Baroness Elles: I do not think that the noble Lord quite heard what I said. I said that the right reverend Prelate had said that reconciliation was the stage at which the marriage was breaking down. Like the noble Lord, Lord Stallard, I believe that reconciliation should come long before that stage is reached. It is the nomenclature of organisations available for so many young people who wish to be able to turn to a third party for advice. I support the amendments.
Mediation was described accurately by the noble Lord, Lord Irvine of Lairg. It is a preparation for, or, better still, a substitute for litigation. Mediation helps parties to narrow and, if possible, to resolve the issues between them. In so far as it does not succeed completely, the matter has to go for adjudication.
Reconciliation is quite different.

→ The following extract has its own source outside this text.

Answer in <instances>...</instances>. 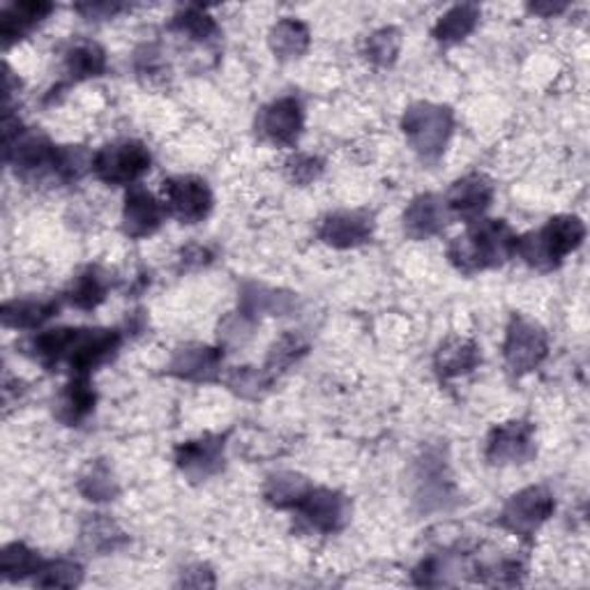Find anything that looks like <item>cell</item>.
Returning <instances> with one entry per match:
<instances>
[{"mask_svg":"<svg viewBox=\"0 0 590 590\" xmlns=\"http://www.w3.org/2000/svg\"><path fill=\"white\" fill-rule=\"evenodd\" d=\"M172 31L192 42H208L217 35V24L205 10L187 8L172 19Z\"/></svg>","mask_w":590,"mask_h":590,"instance_id":"cell-30","label":"cell"},{"mask_svg":"<svg viewBox=\"0 0 590 590\" xmlns=\"http://www.w3.org/2000/svg\"><path fill=\"white\" fill-rule=\"evenodd\" d=\"M556 510L554 496L544 487H529L515 494L503 508L500 526L515 535H533Z\"/></svg>","mask_w":590,"mask_h":590,"instance_id":"cell-8","label":"cell"},{"mask_svg":"<svg viewBox=\"0 0 590 590\" xmlns=\"http://www.w3.org/2000/svg\"><path fill=\"white\" fill-rule=\"evenodd\" d=\"M162 197L166 215L182 224L203 222L213 210V192L203 178L174 176L162 182Z\"/></svg>","mask_w":590,"mask_h":590,"instance_id":"cell-6","label":"cell"},{"mask_svg":"<svg viewBox=\"0 0 590 590\" xmlns=\"http://www.w3.org/2000/svg\"><path fill=\"white\" fill-rule=\"evenodd\" d=\"M137 70L141 76L155 81V79H164L166 66L153 47H143V51L137 54Z\"/></svg>","mask_w":590,"mask_h":590,"instance_id":"cell-37","label":"cell"},{"mask_svg":"<svg viewBox=\"0 0 590 590\" xmlns=\"http://www.w3.org/2000/svg\"><path fill=\"white\" fill-rule=\"evenodd\" d=\"M295 510L300 512V517L307 521L311 531H319L323 535L342 531L351 515L349 500L340 492L314 489V487L307 492V496L298 503V508Z\"/></svg>","mask_w":590,"mask_h":590,"instance_id":"cell-11","label":"cell"},{"mask_svg":"<svg viewBox=\"0 0 590 590\" xmlns=\"http://www.w3.org/2000/svg\"><path fill=\"white\" fill-rule=\"evenodd\" d=\"M97 404V394L91 376H72L70 384L60 390L56 399V417L62 425L79 427Z\"/></svg>","mask_w":590,"mask_h":590,"instance_id":"cell-18","label":"cell"},{"mask_svg":"<svg viewBox=\"0 0 590 590\" xmlns=\"http://www.w3.org/2000/svg\"><path fill=\"white\" fill-rule=\"evenodd\" d=\"M224 436H201L197 440H187L176 450L178 469L194 482L217 475L224 469Z\"/></svg>","mask_w":590,"mask_h":590,"instance_id":"cell-12","label":"cell"},{"mask_svg":"<svg viewBox=\"0 0 590 590\" xmlns=\"http://www.w3.org/2000/svg\"><path fill=\"white\" fill-rule=\"evenodd\" d=\"M560 10H565V5H546V8H540V5H533V12H546V14H556V12H560Z\"/></svg>","mask_w":590,"mask_h":590,"instance_id":"cell-40","label":"cell"},{"mask_svg":"<svg viewBox=\"0 0 590 590\" xmlns=\"http://www.w3.org/2000/svg\"><path fill=\"white\" fill-rule=\"evenodd\" d=\"M54 5L42 0H28V3H12L0 10V37L3 45L12 47L14 42L24 39L35 26H39L51 14Z\"/></svg>","mask_w":590,"mask_h":590,"instance_id":"cell-19","label":"cell"},{"mask_svg":"<svg viewBox=\"0 0 590 590\" xmlns=\"http://www.w3.org/2000/svg\"><path fill=\"white\" fill-rule=\"evenodd\" d=\"M192 261H197L199 266H205V263L210 261L208 249H205V247H197V245L187 247V249L182 251V263H192Z\"/></svg>","mask_w":590,"mask_h":590,"instance_id":"cell-39","label":"cell"},{"mask_svg":"<svg viewBox=\"0 0 590 590\" xmlns=\"http://www.w3.org/2000/svg\"><path fill=\"white\" fill-rule=\"evenodd\" d=\"M448 222L446 201L436 194H423L404 210V231L413 240H427L438 236Z\"/></svg>","mask_w":590,"mask_h":590,"instance_id":"cell-17","label":"cell"},{"mask_svg":"<svg viewBox=\"0 0 590 590\" xmlns=\"http://www.w3.org/2000/svg\"><path fill=\"white\" fill-rule=\"evenodd\" d=\"M321 174H323V162L316 155L298 153L288 157L286 162V176L295 185H311L314 180H319Z\"/></svg>","mask_w":590,"mask_h":590,"instance_id":"cell-36","label":"cell"},{"mask_svg":"<svg viewBox=\"0 0 590 590\" xmlns=\"http://www.w3.org/2000/svg\"><path fill=\"white\" fill-rule=\"evenodd\" d=\"M79 12H83L86 16H114L120 10H125V5H116V3H91V5H79Z\"/></svg>","mask_w":590,"mask_h":590,"instance_id":"cell-38","label":"cell"},{"mask_svg":"<svg viewBox=\"0 0 590 590\" xmlns=\"http://www.w3.org/2000/svg\"><path fill=\"white\" fill-rule=\"evenodd\" d=\"M222 351L213 346H185L178 349L172 357V365H168V374H174L185 381H197V384H208L215 381L222 369Z\"/></svg>","mask_w":590,"mask_h":590,"instance_id":"cell-16","label":"cell"},{"mask_svg":"<svg viewBox=\"0 0 590 590\" xmlns=\"http://www.w3.org/2000/svg\"><path fill=\"white\" fill-rule=\"evenodd\" d=\"M79 492L88 500H114V496L118 494V484L104 463H95V467H91V471L81 477Z\"/></svg>","mask_w":590,"mask_h":590,"instance_id":"cell-34","label":"cell"},{"mask_svg":"<svg viewBox=\"0 0 590 590\" xmlns=\"http://www.w3.org/2000/svg\"><path fill=\"white\" fill-rule=\"evenodd\" d=\"M492 201H494L492 180L487 176L473 174V176L457 180L450 187V192L446 197V208H448V215H455L463 222L473 224L487 213Z\"/></svg>","mask_w":590,"mask_h":590,"instance_id":"cell-13","label":"cell"},{"mask_svg":"<svg viewBox=\"0 0 590 590\" xmlns=\"http://www.w3.org/2000/svg\"><path fill=\"white\" fill-rule=\"evenodd\" d=\"M546 353H550L546 332L538 323L515 316L512 323L508 326V334H505L503 344V355L510 371L521 376L538 369L544 363Z\"/></svg>","mask_w":590,"mask_h":590,"instance_id":"cell-7","label":"cell"},{"mask_svg":"<svg viewBox=\"0 0 590 590\" xmlns=\"http://www.w3.org/2000/svg\"><path fill=\"white\" fill-rule=\"evenodd\" d=\"M309 28L300 19L286 16L270 31V49L282 60L300 58L309 49Z\"/></svg>","mask_w":590,"mask_h":590,"instance_id":"cell-23","label":"cell"},{"mask_svg":"<svg viewBox=\"0 0 590 590\" xmlns=\"http://www.w3.org/2000/svg\"><path fill=\"white\" fill-rule=\"evenodd\" d=\"M122 337L118 330L72 328L70 344L60 365H68L72 376H91L97 367L107 365L118 353Z\"/></svg>","mask_w":590,"mask_h":590,"instance_id":"cell-5","label":"cell"},{"mask_svg":"<svg viewBox=\"0 0 590 590\" xmlns=\"http://www.w3.org/2000/svg\"><path fill=\"white\" fill-rule=\"evenodd\" d=\"M309 489H311V484L307 482V477L284 471V473H275V475L268 477L263 496L272 505V508H280V510L293 508L295 510L298 508V503L307 496Z\"/></svg>","mask_w":590,"mask_h":590,"instance_id":"cell-24","label":"cell"},{"mask_svg":"<svg viewBox=\"0 0 590 590\" xmlns=\"http://www.w3.org/2000/svg\"><path fill=\"white\" fill-rule=\"evenodd\" d=\"M107 293H109L107 275H104L99 268L91 266V268L83 270L79 278H74L70 291H68V298L76 309L91 311L104 303Z\"/></svg>","mask_w":590,"mask_h":590,"instance_id":"cell-27","label":"cell"},{"mask_svg":"<svg viewBox=\"0 0 590 590\" xmlns=\"http://www.w3.org/2000/svg\"><path fill=\"white\" fill-rule=\"evenodd\" d=\"M480 19V8L463 3L455 5L438 19V24L434 26V37L440 42V45H457V42L467 39Z\"/></svg>","mask_w":590,"mask_h":590,"instance_id":"cell-25","label":"cell"},{"mask_svg":"<svg viewBox=\"0 0 590 590\" xmlns=\"http://www.w3.org/2000/svg\"><path fill=\"white\" fill-rule=\"evenodd\" d=\"M480 363H482V355H480L477 344L471 340H463V337L448 340L436 351V357H434L436 371L442 378H457L463 374H471Z\"/></svg>","mask_w":590,"mask_h":590,"instance_id":"cell-21","label":"cell"},{"mask_svg":"<svg viewBox=\"0 0 590 590\" xmlns=\"http://www.w3.org/2000/svg\"><path fill=\"white\" fill-rule=\"evenodd\" d=\"M303 125H305L303 104L293 95H286L270 102L268 107L259 111L257 132L261 134V139L275 145H293L303 134Z\"/></svg>","mask_w":590,"mask_h":590,"instance_id":"cell-10","label":"cell"},{"mask_svg":"<svg viewBox=\"0 0 590 590\" xmlns=\"http://www.w3.org/2000/svg\"><path fill=\"white\" fill-rule=\"evenodd\" d=\"M307 342L303 340L300 334L295 332H286L282 334L280 340L272 344L270 353H268V363H266V371L275 378L278 371L288 369L293 363H298L300 357L307 353Z\"/></svg>","mask_w":590,"mask_h":590,"instance_id":"cell-31","label":"cell"},{"mask_svg":"<svg viewBox=\"0 0 590 590\" xmlns=\"http://www.w3.org/2000/svg\"><path fill=\"white\" fill-rule=\"evenodd\" d=\"M517 234L503 220H477L467 234L457 236L448 247L450 263L473 275L480 270L498 268L517 255Z\"/></svg>","mask_w":590,"mask_h":590,"instance_id":"cell-1","label":"cell"},{"mask_svg":"<svg viewBox=\"0 0 590 590\" xmlns=\"http://www.w3.org/2000/svg\"><path fill=\"white\" fill-rule=\"evenodd\" d=\"M402 130L413 151L423 162H436L446 153L455 130V116L448 107L432 102H417L406 109Z\"/></svg>","mask_w":590,"mask_h":590,"instance_id":"cell-3","label":"cell"},{"mask_svg":"<svg viewBox=\"0 0 590 590\" xmlns=\"http://www.w3.org/2000/svg\"><path fill=\"white\" fill-rule=\"evenodd\" d=\"M402 49V33L397 28H381L369 35L365 54L378 68H390Z\"/></svg>","mask_w":590,"mask_h":590,"instance_id":"cell-33","label":"cell"},{"mask_svg":"<svg viewBox=\"0 0 590 590\" xmlns=\"http://www.w3.org/2000/svg\"><path fill=\"white\" fill-rule=\"evenodd\" d=\"M293 307V298L288 293L268 288L263 284L249 282L240 288V300H238V314L243 319L255 323L261 316H280L286 314Z\"/></svg>","mask_w":590,"mask_h":590,"instance_id":"cell-20","label":"cell"},{"mask_svg":"<svg viewBox=\"0 0 590 590\" xmlns=\"http://www.w3.org/2000/svg\"><path fill=\"white\" fill-rule=\"evenodd\" d=\"M83 579L81 565L74 560H47L42 563L39 573L35 575V586L42 588H74Z\"/></svg>","mask_w":590,"mask_h":590,"instance_id":"cell-32","label":"cell"},{"mask_svg":"<svg viewBox=\"0 0 590 590\" xmlns=\"http://www.w3.org/2000/svg\"><path fill=\"white\" fill-rule=\"evenodd\" d=\"M586 226L575 215H558L546 222L540 231L517 240V255L535 270H554L567 255L581 247Z\"/></svg>","mask_w":590,"mask_h":590,"instance_id":"cell-2","label":"cell"},{"mask_svg":"<svg viewBox=\"0 0 590 590\" xmlns=\"http://www.w3.org/2000/svg\"><path fill=\"white\" fill-rule=\"evenodd\" d=\"M153 155L148 145L134 139H120L107 143L93 157L95 176L107 185H134L151 172Z\"/></svg>","mask_w":590,"mask_h":590,"instance_id":"cell-4","label":"cell"},{"mask_svg":"<svg viewBox=\"0 0 590 590\" xmlns=\"http://www.w3.org/2000/svg\"><path fill=\"white\" fill-rule=\"evenodd\" d=\"M166 215L164 203L155 199V194L148 192L143 187H130L128 197L122 205V231L130 238H145L153 236L162 226Z\"/></svg>","mask_w":590,"mask_h":590,"instance_id":"cell-15","label":"cell"},{"mask_svg":"<svg viewBox=\"0 0 590 590\" xmlns=\"http://www.w3.org/2000/svg\"><path fill=\"white\" fill-rule=\"evenodd\" d=\"M58 314V303L47 298H16L3 305V323L14 330H37Z\"/></svg>","mask_w":590,"mask_h":590,"instance_id":"cell-22","label":"cell"},{"mask_svg":"<svg viewBox=\"0 0 590 590\" xmlns=\"http://www.w3.org/2000/svg\"><path fill=\"white\" fill-rule=\"evenodd\" d=\"M487 455L494 467H515V463H526L535 455V429L531 423L523 420H512L496 427L487 438Z\"/></svg>","mask_w":590,"mask_h":590,"instance_id":"cell-9","label":"cell"},{"mask_svg":"<svg viewBox=\"0 0 590 590\" xmlns=\"http://www.w3.org/2000/svg\"><path fill=\"white\" fill-rule=\"evenodd\" d=\"M42 563L45 560L37 556V552L28 550L26 544L14 542L5 546L3 554H0V573H3L8 581H21V579L37 575Z\"/></svg>","mask_w":590,"mask_h":590,"instance_id":"cell-28","label":"cell"},{"mask_svg":"<svg viewBox=\"0 0 590 590\" xmlns=\"http://www.w3.org/2000/svg\"><path fill=\"white\" fill-rule=\"evenodd\" d=\"M81 540L91 552L107 554V552H116L125 542V533L118 529L116 521L107 519L104 515H95L93 519L86 521V526H83Z\"/></svg>","mask_w":590,"mask_h":590,"instance_id":"cell-29","label":"cell"},{"mask_svg":"<svg viewBox=\"0 0 590 590\" xmlns=\"http://www.w3.org/2000/svg\"><path fill=\"white\" fill-rule=\"evenodd\" d=\"M228 388L243 394V397H259L261 392H266L272 384V376L266 369H257V367H238L228 374L226 378Z\"/></svg>","mask_w":590,"mask_h":590,"instance_id":"cell-35","label":"cell"},{"mask_svg":"<svg viewBox=\"0 0 590 590\" xmlns=\"http://www.w3.org/2000/svg\"><path fill=\"white\" fill-rule=\"evenodd\" d=\"M374 236V217L365 210H342L323 217L319 238L334 249H353Z\"/></svg>","mask_w":590,"mask_h":590,"instance_id":"cell-14","label":"cell"},{"mask_svg":"<svg viewBox=\"0 0 590 590\" xmlns=\"http://www.w3.org/2000/svg\"><path fill=\"white\" fill-rule=\"evenodd\" d=\"M66 70L74 81L102 76L107 72V54L95 42H76L66 54Z\"/></svg>","mask_w":590,"mask_h":590,"instance_id":"cell-26","label":"cell"}]
</instances>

It is designed to bring together the parties whose marriage is in crisis so that their life together can be reconstituted. I agree that it is particularly necessary at the earliest stage of crisis. It is also very necessary at the last stage, when the parties see what divorce might involve for them. It should also be available throughout. I draw particular attention to what the noble Baroness, Lady Faithfull, told us on the last occasion--that in Scotland the reconciliatory agent and the mediator occupy the same office. Thus at any moment there is a chance of reconciliation.
However, mediation is quite different and, as I see it, a substitute for adjudication, helping the parties to resolve their differences. If they succeed, it is likely to be much more successful than anything that is imposed by the court. That was always my experience as regards children. Practically anything that the parties agreed was better for the children than anything one imposed on them.
Mediation goes beyond children. It is particularly relevant to the property and financial differences involved in the fall-out from a divorce. To my mind, what the noble Lord, Lord Stallard, suggested is entirely salutary, except that it points to the necessity for definition of the terms.